Founder Transportologi, Sukma Larastiti, menyebut pemanfaatan muka bangunan untuk menaruh meja dan kursi kafe atau restoran merupakan praktik wajar dalam pengelolaan trotoar.
“Kondisi ini justru meningkatkan kenyamanan, semarak kehidupan sosial, dan daya tarik jalan untuk dikunjungi. Selain itu bisa meningkatkan persepsi keselamatan dan keamanan pejalan kaki, khususnya perempuan,” ujar Lala, sapaan akrabnya.
Dia menerangkan, secara prinsip pengelolaan trotoar terbagi ke dalam beberapa zona yakni zona muka bangunan (zona 1), zona berjalan kaki (zona 2), zona perlengkapan jalan (zona 3), dan zona penyangga (zona 4).

Zona muka bangunan berfungsi menyediakan ruang untuk bukaan pintu sekaligus perluasan area aktivitas yang tersedia. Bagian ini umumnya digunakan untuk menempatkan etalase toko, meja, serta kursi kafe atau restoran.
Selanjutnya, zona pejalan kaki harus bebas dari seluruh kegiatan ekonomi dan perlengkapan jalan. Kemudian, zona perlengkapan jalan mencakup pepohonan, kursi taman, dan fasilitas lainnya. Terakhir, zona penyangga diperuntukkan sebagai kereb, area drainase atau digabungkan dengan jalur sepeda.

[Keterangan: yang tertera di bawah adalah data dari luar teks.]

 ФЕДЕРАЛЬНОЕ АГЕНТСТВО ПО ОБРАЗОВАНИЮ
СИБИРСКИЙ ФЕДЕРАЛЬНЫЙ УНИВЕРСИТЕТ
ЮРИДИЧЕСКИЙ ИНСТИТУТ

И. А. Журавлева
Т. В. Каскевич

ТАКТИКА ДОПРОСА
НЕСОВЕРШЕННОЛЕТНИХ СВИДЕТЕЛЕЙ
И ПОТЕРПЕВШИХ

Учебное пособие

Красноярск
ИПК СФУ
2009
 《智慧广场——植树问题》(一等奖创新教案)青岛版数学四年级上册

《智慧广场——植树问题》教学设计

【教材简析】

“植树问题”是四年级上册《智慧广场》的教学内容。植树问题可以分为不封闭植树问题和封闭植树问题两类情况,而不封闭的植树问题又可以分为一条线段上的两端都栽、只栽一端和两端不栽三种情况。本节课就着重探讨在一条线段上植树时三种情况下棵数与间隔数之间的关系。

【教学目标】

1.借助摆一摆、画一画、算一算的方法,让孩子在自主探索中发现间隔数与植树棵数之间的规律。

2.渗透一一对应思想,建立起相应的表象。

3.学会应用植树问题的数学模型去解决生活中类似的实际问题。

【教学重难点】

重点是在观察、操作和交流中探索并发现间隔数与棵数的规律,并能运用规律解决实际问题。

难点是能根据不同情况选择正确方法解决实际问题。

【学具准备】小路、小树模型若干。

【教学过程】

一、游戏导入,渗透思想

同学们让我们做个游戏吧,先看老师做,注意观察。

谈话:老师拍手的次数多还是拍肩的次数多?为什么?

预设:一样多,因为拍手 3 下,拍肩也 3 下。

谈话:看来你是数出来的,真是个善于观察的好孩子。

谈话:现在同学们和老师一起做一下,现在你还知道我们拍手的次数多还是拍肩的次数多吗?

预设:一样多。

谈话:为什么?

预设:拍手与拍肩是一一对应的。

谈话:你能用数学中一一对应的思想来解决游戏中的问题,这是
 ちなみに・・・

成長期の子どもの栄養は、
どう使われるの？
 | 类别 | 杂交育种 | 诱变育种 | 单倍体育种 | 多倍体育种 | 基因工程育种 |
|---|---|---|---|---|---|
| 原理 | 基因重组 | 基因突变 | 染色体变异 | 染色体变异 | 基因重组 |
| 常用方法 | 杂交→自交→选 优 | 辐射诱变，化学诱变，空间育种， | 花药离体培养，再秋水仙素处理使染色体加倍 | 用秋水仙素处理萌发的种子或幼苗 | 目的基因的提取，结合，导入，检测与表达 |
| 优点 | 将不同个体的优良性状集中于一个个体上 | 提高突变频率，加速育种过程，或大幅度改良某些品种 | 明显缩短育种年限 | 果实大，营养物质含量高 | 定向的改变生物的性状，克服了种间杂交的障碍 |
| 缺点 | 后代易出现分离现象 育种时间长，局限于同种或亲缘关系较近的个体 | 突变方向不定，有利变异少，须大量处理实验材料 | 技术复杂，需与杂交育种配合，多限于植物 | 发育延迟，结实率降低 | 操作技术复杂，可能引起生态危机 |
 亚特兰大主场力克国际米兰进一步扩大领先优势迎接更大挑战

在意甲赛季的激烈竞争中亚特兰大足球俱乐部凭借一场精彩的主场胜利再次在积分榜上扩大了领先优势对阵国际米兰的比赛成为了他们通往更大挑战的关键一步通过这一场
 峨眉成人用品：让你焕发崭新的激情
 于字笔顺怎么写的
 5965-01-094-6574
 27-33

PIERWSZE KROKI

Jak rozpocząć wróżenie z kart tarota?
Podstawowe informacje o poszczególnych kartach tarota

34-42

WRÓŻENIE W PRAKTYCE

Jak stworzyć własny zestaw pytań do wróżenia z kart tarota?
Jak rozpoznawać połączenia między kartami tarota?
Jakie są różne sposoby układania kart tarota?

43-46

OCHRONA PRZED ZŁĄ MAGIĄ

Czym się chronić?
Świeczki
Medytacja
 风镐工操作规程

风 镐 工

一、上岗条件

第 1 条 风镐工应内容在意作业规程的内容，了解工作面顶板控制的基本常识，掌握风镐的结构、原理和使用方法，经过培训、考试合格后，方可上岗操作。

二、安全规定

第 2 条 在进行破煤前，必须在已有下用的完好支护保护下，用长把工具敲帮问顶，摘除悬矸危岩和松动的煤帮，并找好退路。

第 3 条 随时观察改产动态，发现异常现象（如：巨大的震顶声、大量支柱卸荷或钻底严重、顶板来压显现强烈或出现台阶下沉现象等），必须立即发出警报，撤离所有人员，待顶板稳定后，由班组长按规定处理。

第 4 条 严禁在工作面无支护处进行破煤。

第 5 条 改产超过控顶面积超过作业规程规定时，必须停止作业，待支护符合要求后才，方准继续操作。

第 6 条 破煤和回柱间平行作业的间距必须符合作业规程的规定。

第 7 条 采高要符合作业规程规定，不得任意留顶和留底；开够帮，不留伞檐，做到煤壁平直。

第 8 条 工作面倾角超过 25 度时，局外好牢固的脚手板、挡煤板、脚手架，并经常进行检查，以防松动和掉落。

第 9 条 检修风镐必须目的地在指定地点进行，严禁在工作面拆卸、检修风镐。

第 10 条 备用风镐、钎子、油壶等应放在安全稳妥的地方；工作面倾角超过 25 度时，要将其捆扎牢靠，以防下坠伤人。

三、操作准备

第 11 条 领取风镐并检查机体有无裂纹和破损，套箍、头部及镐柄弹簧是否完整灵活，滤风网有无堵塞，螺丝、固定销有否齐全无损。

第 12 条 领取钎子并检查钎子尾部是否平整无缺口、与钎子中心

“Di city walk, pembagian zona ini tidak ada. Penataan trotoar city walk justru berfokus pada penyediaan parkir kendaraan bermotor di trotoar, tanpa mempertimbangkan perubahan aktivitas sosial dan ekonomi yang akan terjadi di kemudian hari,” ujar Lala.
Pihaknya mengatakan trotoar sejatinya tidak diperuntukkan bagi lalu lintas dan tempat parkir kendaraan bermotor. Konsekuensinya, timbul persaingan memperebutkan area trotoar yang memang memiliki lebar terbatas.
Persoalan lain ialah pemasangan jalur untuk difabel netra di sekitar zona muka bangunan (sekitar 1,5 meter dari dinding bangunan), bukan di zona berjalan kaki. Kondisi ini menimbulkan tumpang tindih klaim antara penggunaan ruang berjalan kaki dengan aktivitas sosial-ekonomi yang muncul di muka bangunan.
Baca Juga: PKL Disebut Bisa Dianggap Korupsi karena Gunakan Trotoar: Dampak dari Minimnya Pekerjaan Formal
Lala mendorong Pemkot mengkaji ulang pengelolaan city walk dan penggunaan parkir di trotoar. Selain itu, diperlukan penyusunan pedoman pengelolaan trotoar yang inklusif, berkeselamatan, aman, dan berkeadilan untuk semua penggunanya.
“Berikutnya perlu menyusun strategi optimalisasi penggunaan angkutan umum dan mobilitas aktif di kawasan Jalan Slamet Riyadi untuk mengurangi penggunaan kendaraan pribadi dan menata parkir di sepanjang koridor tersebut,” ujarnya.
Dinas Perhubungan (Dishub) Kota Solo mengakui area city walk saat ini terkesan semrawut dan kurang sesuai dengan fungsi awalnya sebagai ruang pejalan kaki dan pesepeda. “Semua aspirasi kami catat dan evaluasi lebih lanjut, agar ke depan city walk bisa kembali tertata sesuai peruntukannya," jelas Dishub dalam pernyataan di laman Unit Layanan Aduan Surakarta (Ulas).